The islands of Antigua and Barbuda are at risk from hurricanes, earthquakes, flash floods and periods of drought.
Recent hurricanes which have affected the island were Hugo in 1989, Luis and Marilyn in 1995, Georges in 1998 and Jose and Lenny in 1999. Hugo did not impact the islands directly but nevertheless left significant damage. Hurricane Luis was far more destructive and damaged 46 out of 71 schools. Georges left two people dead and damaged approximately 1700 homes, leaving more than 3000 people homeless. José once again brought destruction to the islands, killing one person and leaving 500 people homeless.
The most recent earthquake to hit Antigua was in 1974. No major floods have yet occurred on the islands, yet interference with natural water courses has caused flash floods. Periods of drought occur regularly, the most serious being those of 1995 and 1983-1984 during which the country’s agricultural sector encountered great losses and water had to be imported from Dominica. There are no known volcanoes on the islands, yet they lie in close proximity to Guadeloupe, Dominica and Montserrat. Ash from Montserrat’s active Soufriere Hill Volcano has reached the islands on at least one occasion.

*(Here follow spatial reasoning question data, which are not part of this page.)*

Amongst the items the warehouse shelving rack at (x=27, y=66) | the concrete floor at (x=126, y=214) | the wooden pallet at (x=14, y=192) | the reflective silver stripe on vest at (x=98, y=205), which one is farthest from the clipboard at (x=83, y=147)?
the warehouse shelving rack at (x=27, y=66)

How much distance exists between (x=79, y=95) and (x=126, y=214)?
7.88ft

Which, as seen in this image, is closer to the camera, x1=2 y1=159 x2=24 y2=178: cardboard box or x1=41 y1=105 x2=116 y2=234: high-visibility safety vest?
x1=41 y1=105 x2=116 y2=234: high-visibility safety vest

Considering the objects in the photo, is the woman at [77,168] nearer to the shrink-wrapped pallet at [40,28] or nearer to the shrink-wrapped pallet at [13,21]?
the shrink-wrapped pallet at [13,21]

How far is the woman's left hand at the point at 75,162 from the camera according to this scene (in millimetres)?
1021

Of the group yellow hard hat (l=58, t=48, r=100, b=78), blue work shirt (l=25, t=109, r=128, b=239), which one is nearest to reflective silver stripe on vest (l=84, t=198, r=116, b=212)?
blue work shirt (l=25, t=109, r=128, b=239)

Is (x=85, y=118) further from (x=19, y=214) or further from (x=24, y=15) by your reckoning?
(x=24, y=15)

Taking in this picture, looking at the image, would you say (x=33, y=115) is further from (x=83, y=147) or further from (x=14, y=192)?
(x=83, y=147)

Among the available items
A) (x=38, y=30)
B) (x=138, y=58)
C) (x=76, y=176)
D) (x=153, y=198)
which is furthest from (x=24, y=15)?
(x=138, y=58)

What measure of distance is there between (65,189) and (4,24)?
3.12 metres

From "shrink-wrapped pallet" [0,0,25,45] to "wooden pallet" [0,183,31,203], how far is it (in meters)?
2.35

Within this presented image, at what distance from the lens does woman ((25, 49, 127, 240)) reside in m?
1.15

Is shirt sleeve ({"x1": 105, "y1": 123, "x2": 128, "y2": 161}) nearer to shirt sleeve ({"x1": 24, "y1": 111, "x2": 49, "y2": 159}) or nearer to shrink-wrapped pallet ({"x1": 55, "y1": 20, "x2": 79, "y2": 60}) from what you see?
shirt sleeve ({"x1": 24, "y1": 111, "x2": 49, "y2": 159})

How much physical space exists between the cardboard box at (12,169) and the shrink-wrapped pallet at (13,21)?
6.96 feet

The National Office of Disaster Services (NODS) was established as a state-run agency of the government with responsibility to reduce the vulnerability of natural and technological hazards in the twin island state, through multi-sector and integrated hazard risk reduction management. (NODS) through its operations seeks at all times to save life and protect property in Antigua and Barbuda.